Irene’s replies turned evasive when I asked about her feelings as a child with regard to her father. She clearly wasn’t ready to revisit that part of her past, so I returned to her stepfather. She told me that Rolf Lanik had grown up in Zurich and moved to Hamburg after medical school. He’d fallen in love with her mother eleven years earlier, while vacationing with his parents. Irene had lived in Hamburg with her mother and him before moving to Warsaw. Now, he had an office in the centre of the city and only came home late at night. In a disappointed voice, she added, ‘Once we moved here, he started living a separate life. We hardly ever see him. He works all day, and even in the evenings, too.’

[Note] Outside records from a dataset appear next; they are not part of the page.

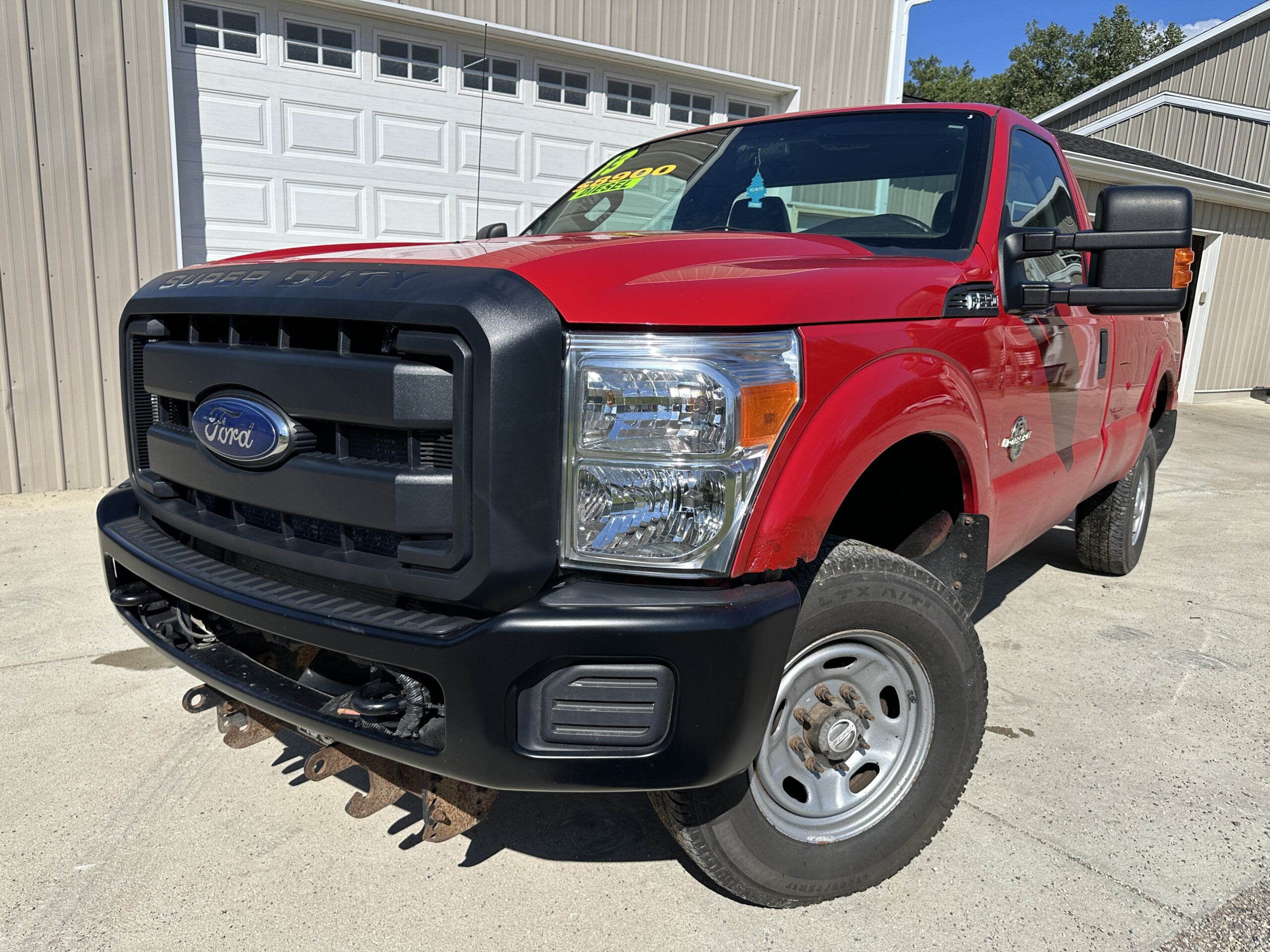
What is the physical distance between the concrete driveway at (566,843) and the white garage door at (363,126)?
12.1 feet

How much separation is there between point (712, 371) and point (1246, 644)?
346cm

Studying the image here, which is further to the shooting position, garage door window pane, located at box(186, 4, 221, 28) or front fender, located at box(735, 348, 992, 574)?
garage door window pane, located at box(186, 4, 221, 28)

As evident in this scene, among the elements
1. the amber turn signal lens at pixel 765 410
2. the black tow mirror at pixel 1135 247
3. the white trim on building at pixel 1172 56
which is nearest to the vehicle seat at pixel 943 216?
the black tow mirror at pixel 1135 247

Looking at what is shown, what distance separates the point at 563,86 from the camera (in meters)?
7.45

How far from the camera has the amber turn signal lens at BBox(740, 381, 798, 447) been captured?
169 centimetres

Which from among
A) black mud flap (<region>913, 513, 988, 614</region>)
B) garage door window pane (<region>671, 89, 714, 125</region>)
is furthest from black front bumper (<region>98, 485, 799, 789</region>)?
garage door window pane (<region>671, 89, 714, 125</region>)

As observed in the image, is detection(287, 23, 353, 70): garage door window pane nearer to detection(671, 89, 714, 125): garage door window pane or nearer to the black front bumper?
detection(671, 89, 714, 125): garage door window pane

‘Tell me a little about him.’

‘What would you like to know?’

‘You could start with your first impressions of him.’

‘I didn’t like him.’

‘Why not?’

‘He tried too hard. I mean, it was as if he was always kneeling to my level and reaching out to me. But I didn’t want him like that – as a friend. It was so awkward!’ She spoke desperately, as if needing me to confirm that her feelings were justified. ‘I wanted something else. Does that make sense?’

‘Yes, it does.’

‘Rolf never had any children of his own,’ Irene volunteered. ‘I guess he didn’t quite know how to approach me.’

‘But he learned?’

‘Yes.’

‘And when did you begin to like him?’

‘I think it was when he started reading to me. I’d be in my pyjamas, lying in bed, and he’d take a book down from my shelves and sit with me.’ She smiled gratefully. ‘I loved the sound of his voice, and how he’d look at me expectantly, waiting to see my reaction to the story. I could tell he was really listening.’ Nodding at the rightness of her words, she added, ‘Dr Cohen, when Rolf is with you, you know you have all his attention. Maybe that’s why his patients like him so much.’

‘How do you know they like him so much?’

‘Because I go to his office sometimes, and I talk with them.’

‘So he’s your doctor?’

‘He wasn’t when I was little. Though he is now.’ She looked down, as if she’d said something shameful.

As Irene told me more about her present relationship with her stepfather, I began to suspect that her continued talk of his separate life meant that she might have spotted him with another woman – maybe before or after a medical appointment with him. If so, then she was probably petrified that he would abandon her and her mother – would ‘kill’ their family, in other words. She was likely convinced that history would repeat itself – her stepfather would spread foul rumours about his wife, and she and her mother would become outcasts again. Her father’s sudden appearance may have reinforced that fear. She may have also had good reason to worry that she wouldn’t be believed – and might well be punished – if she informed her mother of her stepfather’s infidelity, since Mrs Lanik undoubtedly shared her daughter’s fears of renewed poverty and ostracism. To Irene, the only way out of her predicament had seemed suicide.